18 Settembre 2024
Di Massimo Lanzaro, psichiatra
Vi scrivo a proposito del “rischio di burnout per i medici”; di recente ne ha parlato Alberto Scanni. Ci si interroga sul senso di fare il dottore oggi, come capita al sottoscritto, e sui fatti preoccupanti che riguardano la nostra professione. Il dipartimento di salute mentale dove lavoro come psichiatra in questi giorni ha bandito un concorso per assumere dieci colleghi, verosimilmente perché quelli presenti stanno “scappando via”. Non siamo soli: recentemente leggo titoli come “Sanità, la grande fuga dei medici dagli ospedali italiani tra aggressioni, salari bassi e turni massacranti”.
Sebbene in letteratura esistano illazioni sul fatto il burnout possa essere una “fashionable diagnosis” (diagnosi di moda) ed “una scusa medica per astenersi dal lavoro” (Kaschka WP, 2011), esiste invece un’ampia mole di robusti studi sull’aumento del fenomeno dello stress lavoro-correlato. A differenza del passato oggi l’INAIL lo considera come una malattia professionale. Un problema che, se non affrontato, può condurre a depressione, ansia, PTSD, uso di sostanze, fino a pensieri di suicidi (me ne sono capitati purtroppo, di colleghi con queste problematiche). Non sono solo questioni personali, però, perché un medico in pessimo stato di salute mentale può avere effetti devastanti sull’accesso, qualità e costi all’assistenza sanitaria. Ovvero sulla salute dei pazienti.

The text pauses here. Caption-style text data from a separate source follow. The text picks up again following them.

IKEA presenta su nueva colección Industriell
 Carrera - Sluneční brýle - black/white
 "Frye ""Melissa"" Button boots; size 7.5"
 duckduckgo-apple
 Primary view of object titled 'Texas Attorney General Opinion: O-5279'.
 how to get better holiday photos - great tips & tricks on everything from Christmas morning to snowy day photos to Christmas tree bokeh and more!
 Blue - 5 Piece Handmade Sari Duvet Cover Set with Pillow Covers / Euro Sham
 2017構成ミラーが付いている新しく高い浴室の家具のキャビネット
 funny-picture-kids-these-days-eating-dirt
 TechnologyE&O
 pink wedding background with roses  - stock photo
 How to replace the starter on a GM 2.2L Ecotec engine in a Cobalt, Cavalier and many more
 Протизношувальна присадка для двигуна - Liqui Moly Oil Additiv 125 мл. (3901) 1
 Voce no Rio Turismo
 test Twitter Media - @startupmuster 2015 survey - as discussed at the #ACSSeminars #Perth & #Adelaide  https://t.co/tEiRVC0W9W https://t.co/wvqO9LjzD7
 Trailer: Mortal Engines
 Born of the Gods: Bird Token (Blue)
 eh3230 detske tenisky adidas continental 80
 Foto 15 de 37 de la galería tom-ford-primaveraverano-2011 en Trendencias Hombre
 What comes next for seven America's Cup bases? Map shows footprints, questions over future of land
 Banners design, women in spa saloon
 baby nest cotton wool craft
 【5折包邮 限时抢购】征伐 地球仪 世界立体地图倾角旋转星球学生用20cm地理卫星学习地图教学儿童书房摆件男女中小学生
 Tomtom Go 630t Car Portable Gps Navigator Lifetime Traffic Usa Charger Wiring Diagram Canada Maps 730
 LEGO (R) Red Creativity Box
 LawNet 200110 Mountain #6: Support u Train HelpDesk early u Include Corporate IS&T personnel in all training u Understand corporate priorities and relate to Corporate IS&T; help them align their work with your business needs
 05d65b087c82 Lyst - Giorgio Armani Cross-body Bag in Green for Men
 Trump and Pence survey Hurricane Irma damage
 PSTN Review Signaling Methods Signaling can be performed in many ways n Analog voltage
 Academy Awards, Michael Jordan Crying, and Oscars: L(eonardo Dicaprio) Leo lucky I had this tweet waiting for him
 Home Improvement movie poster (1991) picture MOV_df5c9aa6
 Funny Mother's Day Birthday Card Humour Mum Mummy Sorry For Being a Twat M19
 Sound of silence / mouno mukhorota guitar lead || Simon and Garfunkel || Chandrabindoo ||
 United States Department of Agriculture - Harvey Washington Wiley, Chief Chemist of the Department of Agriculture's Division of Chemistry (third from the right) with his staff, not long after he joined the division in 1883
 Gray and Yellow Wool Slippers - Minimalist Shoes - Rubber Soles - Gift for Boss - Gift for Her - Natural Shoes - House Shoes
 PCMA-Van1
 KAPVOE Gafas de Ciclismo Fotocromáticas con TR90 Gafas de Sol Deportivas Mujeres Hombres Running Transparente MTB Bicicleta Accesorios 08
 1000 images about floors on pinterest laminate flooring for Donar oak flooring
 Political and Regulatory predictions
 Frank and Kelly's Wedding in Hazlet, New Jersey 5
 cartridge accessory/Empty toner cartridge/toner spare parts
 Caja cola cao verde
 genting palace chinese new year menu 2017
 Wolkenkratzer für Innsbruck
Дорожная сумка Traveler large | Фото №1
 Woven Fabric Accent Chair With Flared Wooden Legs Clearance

Come previsto esplicitamente dall’art. 28 del D. Lgs. 81/2008, il datore di lavoro ha l’obbligo di valutare (in un registro chiamato DVR) tutti i rischi, “tra i quali anche quelli collegati allo stress da lavoro correlato, secondo i contenuti dell’accordo europeo dell’08/10/2004”. Questa valutazione si deve fare a cadenze stabilite, ma, semplicemente, nella maggior parte dei contesti socio-sanitari non viene fatta. Di conseguenza non ci sono dati e non sono implementati interventi di supervisione, o comunque mirati a prevenire o gestire il burnout e/o ad incrementare la nostra resilienza. In altre parole stando ai (non) dati in nostro possesso, noi siamo i professionisti più sereni e meno stressati del mondo.
Poi però un’indagine condotta in 12 Paesi dall’European General Practice Research Network, mostra che gli italiani hanno un livello di stress quasi doppio (il 43%) rispetto alla media dei colleghi europei (22%). Ci sono paesi dove la cultura del cambiamento porta a cambiare anche ciò che funziona. Sono stato per anni “un cervello in fuga”, ed ora che sono tornato chiedo: chi o cosa, da 20 anni, ha reso invece così stagnante la sanità pubblica italiana?